Irish and Latin were the two languages spoken in St Nicholas for religious services when it was first built in 1320. Before then an ancient site of worship which used Irish stood for hundreds of years before that - and it is still evident today in the foundations.
At the time, Irish was the working language of the church and the wardens needed to speak it so they could tend their parish.
Ba iad an Ghaeilge agus an Laidin an dá theanga a labhraíodh i San Nioclás nuair a tógadh ar dtús é i 1320. Roimhe sin bhí suíomh ársa adhartha a bhain úsáid as an nGaeilge - agus tá sé fós le feiceáil sa bhunsraith inniú.
Ag an am, ba í an Ghaeilge teanga oibre na heaglaise agus cúpla focail as Laidin.
An Irish translation of the prayer book, Leabhar na nVrnaightheadh Comhchoidchiond (Dublin, 1608) was eventually made by William Daniel (Uilliam Ó Domhnaill) who had previously been Warden of the Collegiate Church, Galway, until 1602 when he returned to Dublin to prepare an Irish translation of the New Testament (1603), and then of the prayer book.

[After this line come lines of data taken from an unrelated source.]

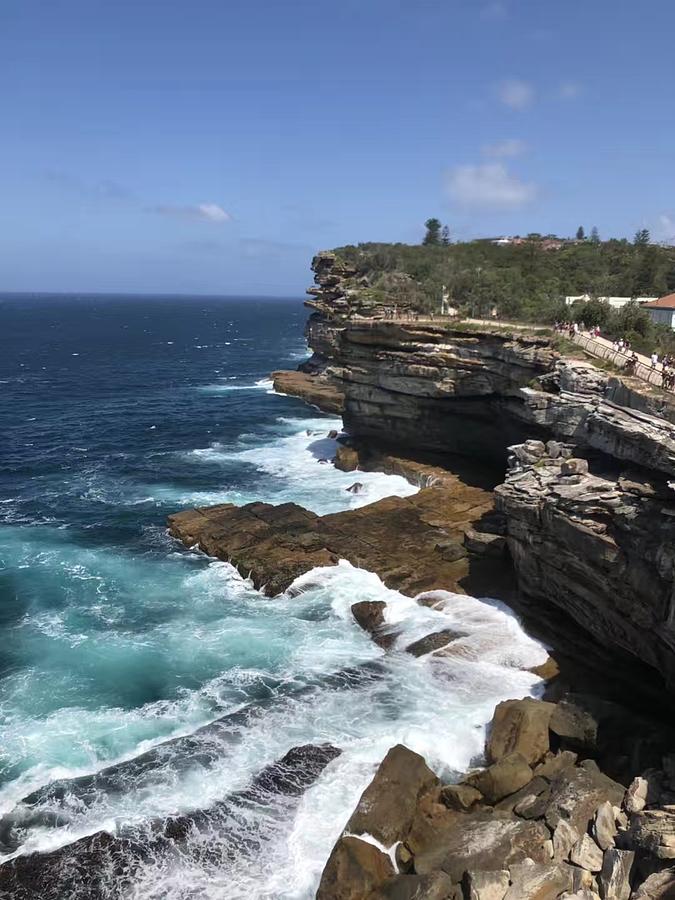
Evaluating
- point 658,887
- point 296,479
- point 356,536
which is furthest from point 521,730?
point 296,479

Under Queen Elizabeth, parts of the service were sometimes in Irish in the Collegiate church, despite the absence of an Irish prayer book: for the principal Sunday service in Galway, the sermon was occasionally in Irish, English, and Latin.

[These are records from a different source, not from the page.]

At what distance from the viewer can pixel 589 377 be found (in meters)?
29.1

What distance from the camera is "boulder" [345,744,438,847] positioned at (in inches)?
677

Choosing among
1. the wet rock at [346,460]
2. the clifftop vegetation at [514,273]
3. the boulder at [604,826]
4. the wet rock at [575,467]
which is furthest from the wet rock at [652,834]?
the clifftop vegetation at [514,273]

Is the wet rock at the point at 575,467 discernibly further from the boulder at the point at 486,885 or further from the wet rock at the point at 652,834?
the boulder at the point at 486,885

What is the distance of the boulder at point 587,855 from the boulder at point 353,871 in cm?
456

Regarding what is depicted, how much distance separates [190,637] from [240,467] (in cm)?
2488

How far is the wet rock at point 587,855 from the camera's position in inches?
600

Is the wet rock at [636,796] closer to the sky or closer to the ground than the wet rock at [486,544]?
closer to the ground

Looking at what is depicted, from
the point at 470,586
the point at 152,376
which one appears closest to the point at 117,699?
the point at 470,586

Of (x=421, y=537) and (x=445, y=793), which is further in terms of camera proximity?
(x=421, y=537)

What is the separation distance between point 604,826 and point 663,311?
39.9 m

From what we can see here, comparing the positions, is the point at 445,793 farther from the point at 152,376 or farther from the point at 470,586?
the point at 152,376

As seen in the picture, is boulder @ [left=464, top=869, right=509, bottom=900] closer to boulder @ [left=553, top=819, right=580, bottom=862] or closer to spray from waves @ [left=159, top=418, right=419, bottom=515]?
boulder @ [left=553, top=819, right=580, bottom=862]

Warden Daniel used Irish extensively in Galway after he came in 1595, and it is very likely that his early drafts of the Irish prayer book had been made for services in the Collegiate church and later formed the basis of his Leabhar na nVrnaightheadh gComhchoidchiond. In a way, history was repeated when Gary Hastings, the previous rector of Galway, published Leabhar na hUrnaí Coitinne (Dublin, 2004), an Irish translation of the latest version of the Book of Common Prayer, which is occasionally used in services in the Collegiate church.